++++ TEXT EXTRACT ++++

The data flow is some of the key features we’re trying to use. There are many more features but some of the key features are indicated on the left: eNode sector carrier, Parameter name, Parameter values, and KPI data.

KPI historical data values are very important because we’re trying to take in the historic values and try to predict the new value. Output on the dashboard will be more like a predicted KPI value. Current use cases are just focused on these three values (Bearer drop, SIP, and handover failure) to be predicted.

The platform is more like a big data platform collecting all the data from different base stations. It's doing the regular data processing stuff, the supervised learning, and the regression algorithm.

Deep diving into this, we have several tried and tested regression algorithms, some of them are linear regression to gradient boosting algorithms to random forests.

The best model is selected, we do the standard stuff, train the data set and come up with a predicted value. We compare the model outputs and see which one is behaving the best and so far the model has predicted the best value is 0.11, which is the mean absolute error for the regression model.

++++ DATA EXCERPTS ++++

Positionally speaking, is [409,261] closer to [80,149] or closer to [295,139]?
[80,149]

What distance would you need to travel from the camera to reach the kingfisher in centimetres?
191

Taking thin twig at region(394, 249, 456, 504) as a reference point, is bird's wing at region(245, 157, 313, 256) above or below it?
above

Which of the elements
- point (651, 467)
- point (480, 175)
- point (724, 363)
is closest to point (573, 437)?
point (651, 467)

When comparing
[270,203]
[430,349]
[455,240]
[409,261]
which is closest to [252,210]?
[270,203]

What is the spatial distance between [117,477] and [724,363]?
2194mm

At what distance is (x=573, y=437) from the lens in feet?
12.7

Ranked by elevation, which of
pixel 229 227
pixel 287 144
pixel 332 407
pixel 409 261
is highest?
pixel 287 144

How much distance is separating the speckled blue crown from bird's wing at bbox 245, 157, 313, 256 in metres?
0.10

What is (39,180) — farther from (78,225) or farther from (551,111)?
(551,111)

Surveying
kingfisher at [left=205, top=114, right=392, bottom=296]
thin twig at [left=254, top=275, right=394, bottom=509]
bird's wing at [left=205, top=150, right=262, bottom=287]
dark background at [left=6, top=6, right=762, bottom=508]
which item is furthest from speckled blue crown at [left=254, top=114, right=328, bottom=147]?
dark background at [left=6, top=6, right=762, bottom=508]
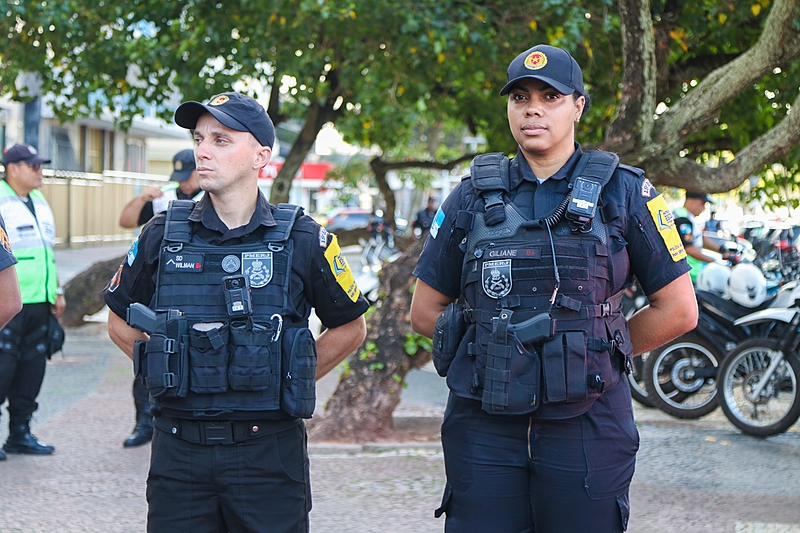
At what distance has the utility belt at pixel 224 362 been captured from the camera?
292cm

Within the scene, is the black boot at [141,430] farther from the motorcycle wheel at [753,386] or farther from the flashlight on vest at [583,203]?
the flashlight on vest at [583,203]

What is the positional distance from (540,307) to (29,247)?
4452mm

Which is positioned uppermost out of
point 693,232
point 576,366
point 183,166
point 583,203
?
point 183,166

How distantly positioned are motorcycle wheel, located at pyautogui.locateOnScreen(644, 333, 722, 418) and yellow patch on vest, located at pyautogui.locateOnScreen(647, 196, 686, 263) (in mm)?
4712

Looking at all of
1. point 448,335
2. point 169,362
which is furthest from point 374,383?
point 169,362

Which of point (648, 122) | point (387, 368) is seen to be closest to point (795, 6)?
point (648, 122)

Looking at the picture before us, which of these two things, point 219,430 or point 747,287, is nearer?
point 219,430

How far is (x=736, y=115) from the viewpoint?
11.1 m

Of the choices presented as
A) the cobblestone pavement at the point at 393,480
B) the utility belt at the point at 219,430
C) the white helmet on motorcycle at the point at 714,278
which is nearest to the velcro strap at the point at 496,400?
the utility belt at the point at 219,430

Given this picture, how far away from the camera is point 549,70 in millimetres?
3039

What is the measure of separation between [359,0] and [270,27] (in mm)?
1384

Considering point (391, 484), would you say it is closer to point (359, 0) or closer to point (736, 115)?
point (359, 0)

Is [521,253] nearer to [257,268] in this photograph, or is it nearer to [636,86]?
[257,268]

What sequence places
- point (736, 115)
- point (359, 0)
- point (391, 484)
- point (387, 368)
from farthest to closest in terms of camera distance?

++++

# [REQUIREMENTS]
• A. According to the text on KPI prediction, which three values are the current use cases focused on predicting?
• B. Reproduce the passage of the text on KPI prediction starting with "The platform is" and going on through "the regression algorithm.".
• C. Summarize the text on KPI prediction in two sentences.

# [COMPLETED EXERCISE]
• A. Bearer drop, SIP, and handover failure.

• B.
The platform is more like a big data platform collecting all the data from different base stations. It's doing the regular data processing stuff, the supervised learning, and the regression algorithm.

• C. A big data platform collects data from different base stations and uses historical KPI values with regression algorithms to predict new KPI values, with current use cases focused on Bearer drop, SIP, and handover failure. Regression algorithms ranging from linear regression to gradient boosting to random forests are compared, and the best model so far has a mean absolute error of 0.11.